With Joe Biden’s inauguration as the 46th president of the United States and Democrat control of both the house and senate, what are the expected policy priorities and changes for healthcare in 2021? As expected, the current focus of the administration is the pandemic, bolstering the roll-out of the vaccine and providing economic support to those parts of the economy that have been most impacted. Beyond this, there are changes in congress that will have potential impact to payers and pharmaceutical manufacturers.

First, with a new, albeit slim majority in the Senate, there will be changes in Senate committee leadership. The more moderate members of both parties are likely to hold outsized influence on key pieces of legislation. However, with new committee chairs, the priorities are likely to shift. The Democrats continue to maintain control of the House, but that majority has narrowed to just 4 seats. Given this narrow margin, the incentive to move with urgency is likely.

Next, President Biden’s administration nominations are likely to gain Senate approval quickly with a simple 51-vote majority required. At this time however, candidates for CMS, FDA, and other key positions have not been announced. Xavier Becerra, former Attorney General for California, is likely to be confirmed to lead the Department of Health and Human Services (HHS). He led the legal defense of the ACA when challenged by Texas at the Supreme Court. He has supported single payer Medicare-for-All and supports government review and approval of health system mergers. Payer should expect rules and regulations to focus on increasing government involvement in healthcare, away from private payers.
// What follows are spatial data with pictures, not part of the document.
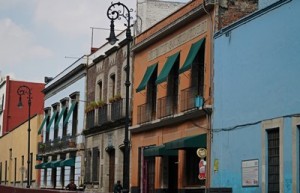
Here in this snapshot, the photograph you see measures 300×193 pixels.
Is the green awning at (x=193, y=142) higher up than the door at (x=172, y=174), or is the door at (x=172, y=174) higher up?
the green awning at (x=193, y=142)

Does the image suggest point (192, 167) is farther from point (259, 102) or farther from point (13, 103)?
point (13, 103)

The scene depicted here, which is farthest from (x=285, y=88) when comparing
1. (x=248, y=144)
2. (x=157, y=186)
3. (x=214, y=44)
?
(x=157, y=186)

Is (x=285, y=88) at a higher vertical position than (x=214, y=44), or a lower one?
lower

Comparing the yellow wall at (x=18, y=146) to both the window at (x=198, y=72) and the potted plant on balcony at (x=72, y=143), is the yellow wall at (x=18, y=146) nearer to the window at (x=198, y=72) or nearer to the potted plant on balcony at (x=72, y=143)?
the potted plant on balcony at (x=72, y=143)

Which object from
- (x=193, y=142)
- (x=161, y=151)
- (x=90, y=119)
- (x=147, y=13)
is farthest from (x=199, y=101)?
(x=90, y=119)

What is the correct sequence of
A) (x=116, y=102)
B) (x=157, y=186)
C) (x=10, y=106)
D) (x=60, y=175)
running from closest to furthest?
(x=157, y=186)
(x=116, y=102)
(x=60, y=175)
(x=10, y=106)

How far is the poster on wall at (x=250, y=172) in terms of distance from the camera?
63.3 feet

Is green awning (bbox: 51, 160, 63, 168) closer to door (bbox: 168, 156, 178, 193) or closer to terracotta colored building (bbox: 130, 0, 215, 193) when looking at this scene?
terracotta colored building (bbox: 130, 0, 215, 193)

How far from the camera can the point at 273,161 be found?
61.0 feet

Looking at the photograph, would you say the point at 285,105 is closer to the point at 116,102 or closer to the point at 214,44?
the point at 214,44

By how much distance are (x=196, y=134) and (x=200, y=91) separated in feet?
5.19

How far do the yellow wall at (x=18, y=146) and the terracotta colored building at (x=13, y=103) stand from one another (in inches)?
184

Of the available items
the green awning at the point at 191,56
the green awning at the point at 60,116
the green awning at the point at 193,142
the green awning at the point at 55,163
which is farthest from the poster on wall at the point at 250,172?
the green awning at the point at 60,116

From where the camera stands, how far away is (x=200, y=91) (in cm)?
2367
Expect more pharmaceutical-focused legislation to be proposed. However, the moderates are likely to limit more extreme options from being enacted. The slim Democrat majority weakens the free-market Republicans who have historically opposed increased government intervention in drug pricing. The use of Budget Reconciliation has already become a key lever for the Senate. This requires a simple majority of 51 votes to pass, but is limited in frequency and scope to budget and fiscal matters. Drug pricing reforms with budget savings may be used to fund expansion of the ACA or other healthcare priorities that can be passed via reconciliation. Despite this easier pathway to passage, enactment of significant drug pricing legislation is far from guaranteed.
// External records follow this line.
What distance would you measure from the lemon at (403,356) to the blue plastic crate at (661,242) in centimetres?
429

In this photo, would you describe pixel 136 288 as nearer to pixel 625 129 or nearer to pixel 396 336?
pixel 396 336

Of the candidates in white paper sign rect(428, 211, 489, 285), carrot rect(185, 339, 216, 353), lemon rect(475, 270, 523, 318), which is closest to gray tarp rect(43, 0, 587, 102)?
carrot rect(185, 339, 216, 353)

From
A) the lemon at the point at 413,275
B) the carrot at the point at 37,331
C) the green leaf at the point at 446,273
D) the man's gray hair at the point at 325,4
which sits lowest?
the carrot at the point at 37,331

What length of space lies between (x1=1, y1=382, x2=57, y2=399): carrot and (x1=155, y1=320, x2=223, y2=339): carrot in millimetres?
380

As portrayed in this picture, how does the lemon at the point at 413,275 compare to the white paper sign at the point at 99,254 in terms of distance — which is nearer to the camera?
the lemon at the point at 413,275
The Covid-19 relief bill currently making its way through the House is expected to include a controversial Medicaid drug pricing policy. The policy is designed to help states recoup some of the costs they incur in their Medicaid programs when manufacturers increase the price of certain drugs. Under current federal law, there is a cap to the rebate amount of 100% of the Average Manufacturer Price (AMP), the new policy would rescind this “Medicaid rebate cap.” The policy could have a large impact on drugs like insulin, which have taken significant price hikes and PBMs are given large rebates. Without the cap in place, manufacturers could end up owing the states money for the Medicaid beneficiary’s prescriptions.

In addition to the federal Medicaid drug pricing policy, several state legislators are drafting bills that would penalize drug manufacturers for “unjustified” price hikes and cap payments based on Canadian drug prices. Hawaii, Maine, and Washington recently introduced bills that would impose an 80% tax on any drug price increase that ICER determines in its annual report are not supported by evidence of improved clinical value. The states would impose the tax based on in-state sales of their drugs and the price difference since the prior year. The revenue from this tax would reportedly be used to fund programs that help consumers afford their medication.
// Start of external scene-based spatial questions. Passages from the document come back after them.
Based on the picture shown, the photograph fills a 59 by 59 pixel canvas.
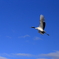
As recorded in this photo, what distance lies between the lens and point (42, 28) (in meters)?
21.4

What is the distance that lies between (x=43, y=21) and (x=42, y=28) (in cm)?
155

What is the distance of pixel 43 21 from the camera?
2122 centimetres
While this signals that drug pricing policy will continue be a focus, there continue to be far more questions than answers. We do not yet know how high of a priority further drug pricing reform will be to the Biden administration or the democrat-controlled legislature. President Biden has already signed several Executive Orders, one that was to strengthen the ACA as well as opening a special enrollment period. The interim final rules that outgoing HHS and CMS heads created have been frozen for the time being, with the expectation that most of these, including the Most-Favored Nations pricing model, will not move forward without a new round of rulemaking. Other rules that were rolled out in the final days of President Trump’s administration, such as the Part D rebate safe harbor rule, are also not expected to be implemented in current form. Manufacturers and payers should actively monitor signals from both Congress and the Administration as to what their healthcare priorities will be.